### Source document
________________________

We are a bit confused and concerned about this situation. Please help us find what exactly wrong we are doing.

Thanks,

B

Looks like you are hitting https://issues.couchbase.com/browse/MB-24594. The fix is available in 4.6.3 and 5.0.0

Work around will be make Right side of the Index JOIN not covered by removing some key from the Index.

Example: CREATE INDEX idx_relationship_syntax1 ON users(‘u:’ || to_string(uidhi)) WHERE (tp = ‘rel’) USING GSI;
CREATE INDEX idx_relationship_syntax2 ON users(‘u:’ || to_string(uidlow)) WHERE (tp = ‘rel’) USING GSI;

I don’t know much of data model and applications but you have high selective predicate on right side i.e r.uidlow = 4 why are not considering the LOOK UP joins (even though right side is not covered)

CREATE INDEX idx_4 ON default(uidlow, moddt, uidhi, status, src) WHERE (tp = 'rel') USING GSI;
CREATE INDEX idx_4 ON default(uidhi, moddt, uidlow, status, src) WHERE (tp = 'rel') USING GSI;
SELECT r.status, r.src, u.fsname FROM default r
JOIN default u ON KEYS 'u:' || to_string(r.uidhi)

________________________

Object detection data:
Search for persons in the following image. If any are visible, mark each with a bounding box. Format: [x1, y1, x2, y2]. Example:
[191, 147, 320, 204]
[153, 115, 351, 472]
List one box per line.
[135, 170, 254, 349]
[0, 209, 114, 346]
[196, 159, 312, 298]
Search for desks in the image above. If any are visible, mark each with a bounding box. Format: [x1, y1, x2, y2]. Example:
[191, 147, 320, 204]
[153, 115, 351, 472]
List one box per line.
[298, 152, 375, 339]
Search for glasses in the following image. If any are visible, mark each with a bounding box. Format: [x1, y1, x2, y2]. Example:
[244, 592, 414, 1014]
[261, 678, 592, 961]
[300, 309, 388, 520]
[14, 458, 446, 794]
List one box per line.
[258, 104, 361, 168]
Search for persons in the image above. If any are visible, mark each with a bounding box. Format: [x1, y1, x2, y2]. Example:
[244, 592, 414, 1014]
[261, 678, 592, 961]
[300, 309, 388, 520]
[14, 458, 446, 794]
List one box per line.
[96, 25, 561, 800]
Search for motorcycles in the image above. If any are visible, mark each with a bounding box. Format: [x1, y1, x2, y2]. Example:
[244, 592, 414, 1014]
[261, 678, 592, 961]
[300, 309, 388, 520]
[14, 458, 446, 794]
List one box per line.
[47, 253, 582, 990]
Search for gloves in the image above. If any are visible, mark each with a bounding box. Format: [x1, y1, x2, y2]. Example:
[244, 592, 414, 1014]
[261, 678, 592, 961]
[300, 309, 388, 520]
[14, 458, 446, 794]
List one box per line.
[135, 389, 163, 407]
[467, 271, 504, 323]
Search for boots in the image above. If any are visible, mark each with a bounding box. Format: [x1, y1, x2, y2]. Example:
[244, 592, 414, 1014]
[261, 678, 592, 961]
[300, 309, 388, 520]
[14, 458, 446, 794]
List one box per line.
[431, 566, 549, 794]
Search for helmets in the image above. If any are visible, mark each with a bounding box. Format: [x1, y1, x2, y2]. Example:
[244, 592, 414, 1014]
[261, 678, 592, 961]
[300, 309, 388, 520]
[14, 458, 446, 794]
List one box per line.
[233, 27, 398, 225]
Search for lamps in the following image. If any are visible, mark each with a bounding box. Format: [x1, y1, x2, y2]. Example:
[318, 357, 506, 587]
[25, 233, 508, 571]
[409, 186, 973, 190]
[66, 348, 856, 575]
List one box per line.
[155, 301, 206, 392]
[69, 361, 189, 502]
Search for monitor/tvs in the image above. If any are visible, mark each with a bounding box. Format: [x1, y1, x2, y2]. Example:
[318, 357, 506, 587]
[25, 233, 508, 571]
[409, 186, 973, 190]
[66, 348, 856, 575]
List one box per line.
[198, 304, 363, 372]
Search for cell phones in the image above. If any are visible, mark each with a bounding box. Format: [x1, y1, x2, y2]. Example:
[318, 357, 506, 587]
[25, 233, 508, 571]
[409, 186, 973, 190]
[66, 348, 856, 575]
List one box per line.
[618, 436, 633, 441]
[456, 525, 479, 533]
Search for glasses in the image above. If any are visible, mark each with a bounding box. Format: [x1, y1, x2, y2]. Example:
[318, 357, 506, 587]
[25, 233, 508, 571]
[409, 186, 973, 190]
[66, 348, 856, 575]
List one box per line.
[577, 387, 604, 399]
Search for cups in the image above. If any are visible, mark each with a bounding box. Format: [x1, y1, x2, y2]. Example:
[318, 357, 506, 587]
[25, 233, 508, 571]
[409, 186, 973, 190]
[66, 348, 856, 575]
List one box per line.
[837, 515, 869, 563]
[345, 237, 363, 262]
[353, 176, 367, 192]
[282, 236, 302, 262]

________________________

### Problems
[1] In the Couchbase index discussion, why does the reply suggest considering LOOK UP joins? Answer in one to three sentences.
[2] Continue the Couchbase index discussion from its last line.
The rows above are separate from the Couchbase index discussion.

### Answers below
[1] The reply suggests LOOK UP joins because the query has a highly selective predicate on the right side, r.uidlow = 4. It recommends them even though the right side would then not be covered.

[2]
WHERE r.uidlow = 4 and (r.moddt is missing or r.moddt >= 0) and r.tp = 'rel' and u.fsname is not missing and u.tp = 'u';
SELECT r.status, r.src, u.fsname FROM default r
JOIN default u ON KEYS  'u:' || to_string(r.uidlow)
WHERE r.uidhi = 4 and (r.moddt is missing or r.moddt >= 0) and r.tp = 'rel' and u.fsname is not missing and u.tp = 'u';

When will 4.6.3 and 5.0.0 be available for Enterprise community?
We used have LOOK UP JOINs and are now moving to INDEXJOIN JOINs to improve performance. I guess we will have to wait till 4.6.3 to do that.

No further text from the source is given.